At first, I thought it was just the new Seagate usb drive with an incompatible controller that I returned to the store, but this error keeps popping up on other drives as well. Both using geli and not.

I just don't see how it could be 5 different drives failing at once. Nor do I see it as a hardware problem. It seems that there is a software issue of some sort. Maybe the usb drive software has a bug in it that tells the drive to write to a block much great than what is available.

I have scoured the internet looking for an explanation. I have seen others with the same problem and helpers saying "yep, trying to write to a block than what is available", but no explanations or solutions.

(I am running FreeBSD 9.3. It is all usb 2.0 on this older motherboard.)

What could be causing this?


----------



## Bobi B. (Apr 24, 2018)

I do believe FreeBSD 9 is no-longer supported.

Most likely this offset is in bytes, not blocks. `5` could be `5 EIO Input/output error. Some physical input or output error occurred.` (see errno(2)).


----------



## SirDice (Apr 24, 2018)

ter2007 said:


> I am running FreeBSD 9.3.


FreeBSD 9.3 has been End-of-Life since December 2016 and is not supported any more. Please upgrade to a _supported_ version as soon as possible.
Topics about unsupported FreeBSD versions
https://www.freebsd.org/security/unsupported.html


----------



## ralphbsz (Apr 24, 2018)

The likely cause is a software bug, so SirDice's answer (use modern software that has fewer bugs) is spot on.
The error "5" tells you fundamentally nothing: as Bobi B said, it means EIO = error during IO: but that was obvious, we knew that already.  It is completely not clear whether the error messages report the offset in bytes, sectors (which could be 512 or 4096 bytes long), or some units like file system blocks.  People who write error messages really should be clearer about stuff like that, but sadly, they aren't.  To figure out what those messages really mean, one should look at the source code, but in your case, that's just too much work.

Your software stack above the USB block device layer looks a little more complex than usual, with an encryption layer (GELI). 

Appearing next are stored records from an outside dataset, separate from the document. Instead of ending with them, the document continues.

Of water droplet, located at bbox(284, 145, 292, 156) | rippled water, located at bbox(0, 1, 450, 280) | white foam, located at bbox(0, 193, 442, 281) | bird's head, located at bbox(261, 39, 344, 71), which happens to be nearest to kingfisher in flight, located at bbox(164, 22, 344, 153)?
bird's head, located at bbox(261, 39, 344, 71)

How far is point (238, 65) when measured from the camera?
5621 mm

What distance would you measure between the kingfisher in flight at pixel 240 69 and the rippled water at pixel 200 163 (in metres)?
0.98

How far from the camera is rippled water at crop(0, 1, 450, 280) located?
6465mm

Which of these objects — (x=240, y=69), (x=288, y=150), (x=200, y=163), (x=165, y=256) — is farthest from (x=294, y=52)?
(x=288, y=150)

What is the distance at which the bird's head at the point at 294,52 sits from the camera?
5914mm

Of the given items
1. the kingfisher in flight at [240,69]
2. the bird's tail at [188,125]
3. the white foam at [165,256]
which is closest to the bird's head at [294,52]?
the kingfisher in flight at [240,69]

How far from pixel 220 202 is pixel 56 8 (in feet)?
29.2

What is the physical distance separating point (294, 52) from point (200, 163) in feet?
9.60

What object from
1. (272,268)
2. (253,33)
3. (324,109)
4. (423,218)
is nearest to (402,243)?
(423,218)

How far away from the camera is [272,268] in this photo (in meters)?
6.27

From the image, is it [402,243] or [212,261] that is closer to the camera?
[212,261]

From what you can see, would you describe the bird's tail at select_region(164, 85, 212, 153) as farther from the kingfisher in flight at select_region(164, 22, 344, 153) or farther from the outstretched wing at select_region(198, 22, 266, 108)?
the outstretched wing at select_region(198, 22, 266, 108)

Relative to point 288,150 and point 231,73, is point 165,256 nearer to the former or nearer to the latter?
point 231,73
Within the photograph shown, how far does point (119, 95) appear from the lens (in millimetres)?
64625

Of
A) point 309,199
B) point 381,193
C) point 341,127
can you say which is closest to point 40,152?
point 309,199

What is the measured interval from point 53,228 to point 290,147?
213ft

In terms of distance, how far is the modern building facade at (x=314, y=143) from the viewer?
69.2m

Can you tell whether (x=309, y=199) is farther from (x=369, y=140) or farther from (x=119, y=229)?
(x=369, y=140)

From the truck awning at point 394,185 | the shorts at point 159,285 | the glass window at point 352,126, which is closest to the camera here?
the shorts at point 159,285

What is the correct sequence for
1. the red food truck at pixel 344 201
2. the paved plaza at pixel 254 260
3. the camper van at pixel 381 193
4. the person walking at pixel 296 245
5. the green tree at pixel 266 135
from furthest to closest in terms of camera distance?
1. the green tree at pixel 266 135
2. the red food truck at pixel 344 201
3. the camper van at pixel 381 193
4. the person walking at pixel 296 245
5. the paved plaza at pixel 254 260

One of the error messages comes from GELI; the other one seems to be from the VFS layer (which is the topmost part of the file system in the kernel, shared by all file systems).  I have a slight suspicion that the root cause is file system corruption: some file system internal metadata might contain a reference to a block address on disk which is just wrong.  If that's true, a fsck might be able to cure it (but also do more damage).  But the first check should be to upgrade, and see whether the problem just goes away by itself.


----------